GIVEN TEXT START

With the Colorado Capitol serving as the backdrop, speakers warned of the dangerous, far-reaching consequences of Amendment 67.

“Amendment 67 truly is an attack on family planning, an attack on a woman’s access to health care, an attack on the privacy of the doctor-patient relationship, and an attack on basic rights of women in Colorado,” said Vicki Cowart, CEO & President of Planned Parenthood of the Rocky Mountains.

“Amendment 67 would remove a woman’s ability to make her own reproductive health care decisions.”

The Vote NO 67 coalition is broad-based, bipartisan coalition of doctors, nurses and other health care advocates, groups working against domestic violence and on behalf of rape survivors, faith and civil rights leaders, and community organizations.

Dr. Ruben Alvero, a Colorado doctor of obstetrics and gynecology, warned of likely outcomes.

Amendment 67 would restrict access to emergency contraception and commonly used forms of birth control — including the Pill and IUDs. It could impede the use of in-vitro fertilization for infertile couples who are hoping to have a family, Alevero said. And, stem cell research that is being used to fight chronic disease and disabilities could be restricted.

“Amendment 67 is bad medicine for women and for Colorado,” Alvero said. “It would allow the government and the courts to violate the sanctity of doctor/patient privacy, and allow government access to women’s private medical records.

“As an OB/GYN, I opposed this dangerous proposal when it was put before Colorado voters in 2008 and 2010. I oppose it again this year,” he said.

This is the third time proponents of Amendment 67 have attempted to ban all abortions in Colorado. Similar measures were overwhelmingly rejected by voters in 2008 and 2010. This year proponents are calling Amendment 67 the “Brady Amendment.”

GIVEN TEXT END

→ AIM OF THE EXERCISE
Carry on the Amendment 67 text from its final sentence, keeping its news style.

RECORDS SUPPLIED START

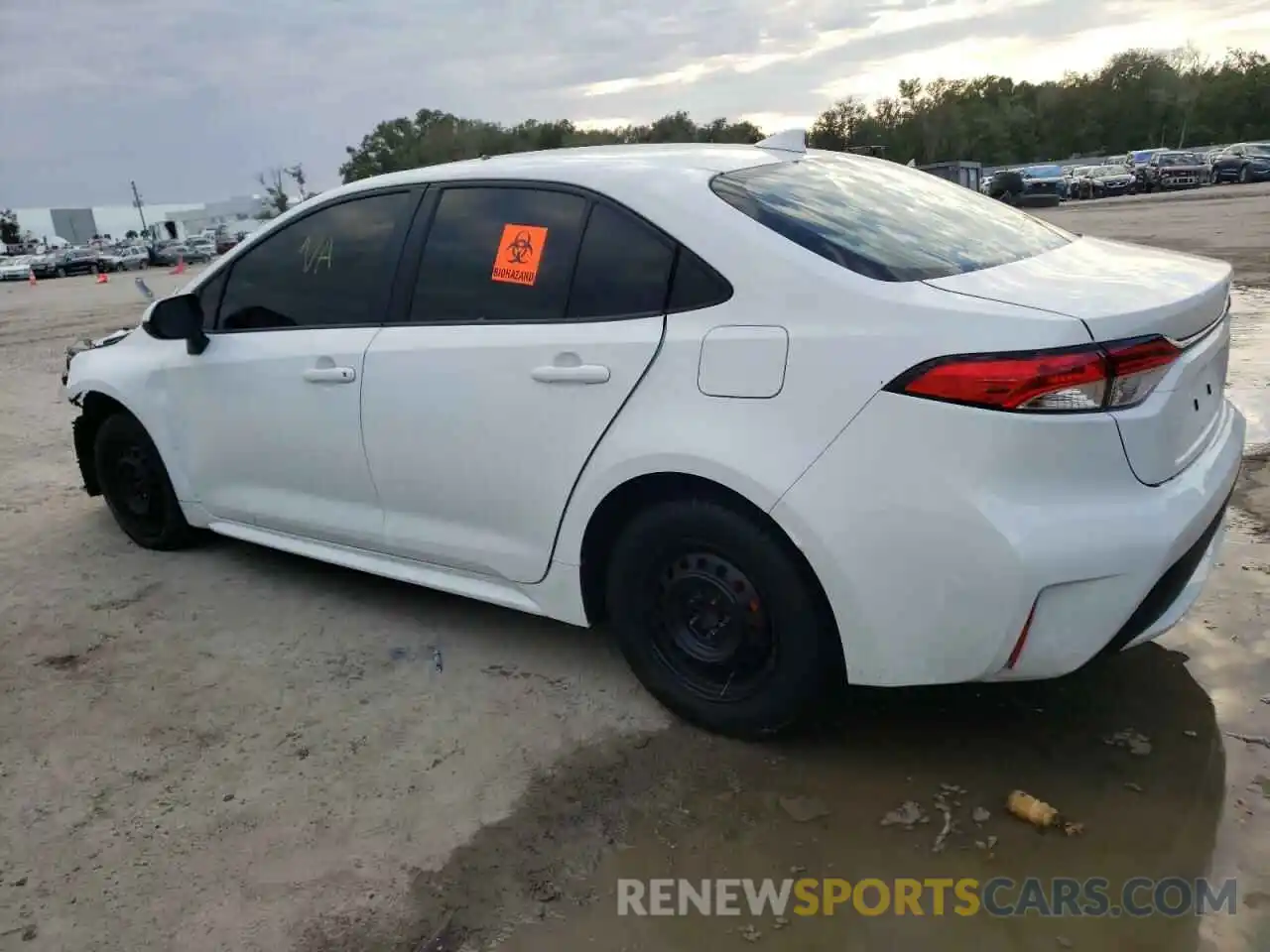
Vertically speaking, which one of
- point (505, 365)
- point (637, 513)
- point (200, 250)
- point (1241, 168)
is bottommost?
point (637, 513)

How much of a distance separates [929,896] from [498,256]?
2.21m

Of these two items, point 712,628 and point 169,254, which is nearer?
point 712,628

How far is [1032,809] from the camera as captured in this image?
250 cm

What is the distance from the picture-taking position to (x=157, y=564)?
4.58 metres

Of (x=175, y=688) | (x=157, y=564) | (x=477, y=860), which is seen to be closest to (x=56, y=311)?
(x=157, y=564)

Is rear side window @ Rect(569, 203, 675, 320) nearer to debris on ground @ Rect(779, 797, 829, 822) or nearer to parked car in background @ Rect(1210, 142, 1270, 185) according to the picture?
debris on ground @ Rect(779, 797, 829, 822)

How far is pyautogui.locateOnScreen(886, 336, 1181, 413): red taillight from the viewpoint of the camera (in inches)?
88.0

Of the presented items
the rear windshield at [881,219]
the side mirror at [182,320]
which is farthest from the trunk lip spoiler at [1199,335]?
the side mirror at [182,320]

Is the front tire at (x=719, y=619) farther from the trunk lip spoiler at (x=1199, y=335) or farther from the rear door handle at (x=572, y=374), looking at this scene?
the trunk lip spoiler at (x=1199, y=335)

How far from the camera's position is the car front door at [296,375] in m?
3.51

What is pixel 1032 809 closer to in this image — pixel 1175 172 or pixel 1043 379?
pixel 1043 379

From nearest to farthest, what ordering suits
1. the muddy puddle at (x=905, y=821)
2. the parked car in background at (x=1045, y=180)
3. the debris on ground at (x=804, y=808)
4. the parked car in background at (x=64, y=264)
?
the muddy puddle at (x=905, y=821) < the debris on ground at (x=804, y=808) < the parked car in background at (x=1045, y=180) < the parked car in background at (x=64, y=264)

RECORDS SUPPLIED END

→ RESULT OF THE EXERCISE
If passed, Amendment 67 would expand the term “person” in the Colorado Constitution to include “unborn human being” – which has no established legal or medical definition, speakers noted. Further, the term “unborn human being” is not defined in the amendment – leaving the door wide open.

“We must protect women and their unborn children,” said Cristina Aguilar, executive director of the Colorado Organization for Latina Opportunity and Reproductive Rights (COLOR). “But Amendment 67 does not address any of that. Amendment 67 is written in language that tries to trick us. It would actually do the opposite – it would criminalize women and outlaw all abortion, including women who are the victims of rape, incest, and when a women’s life is at risk.”

Aguilar highlighted the far-reaching and negative consequences for Latinas and their families. “This amendment would eliminate a Latina’s right to make personal, private decisions about her body and her health,” she said. “It would allow the government access to her private medical records.”

Nathan Woodliff-Stanley, executive director of the American Civil Liberties Union of Colorado, described how Amendment 67 would invite the government into peoples’ personal, private lives.

“Quite simply, it means that the term “unborn human being” would apply to all stages of pregnancy – all the way back to a fertilized egg,” Woodliff-Stanley said. “Amendment 67 would make pregnant women and health care providers criminally liable for any pregnancy that does not result in a live birth, right from the very first moments of a pregnancy.”

“Women need the full range of health care options when it comes to family planning. Every woman is different and every situation is different,” noted Karen Middleton, executive director of NARAL Pro-Choice Colorado. “Amendment 67 does the opposite of giving women informed choices. It’s dangerous and it limits their freedom to live their own lives.”

The Rev. Jann Halloran, president of the Religious Coalition for Reproductive Choice Of Colorado, highlighted concerns from the faith community.

“Decisions about family planning, pregnancy, birth control and emergency contraceptives should be resolved privately, based upon our own faith, our beliefs and values,” Halloran said.

Fofi Mendez, campaign manager for Vote NO 67, said, “Denying women access to medical treatments, and even contraception, does not protect women, their children and families,” Mendez said. “Coloradans saw through this and overwhelmingly voted this down in 2008 and 2010.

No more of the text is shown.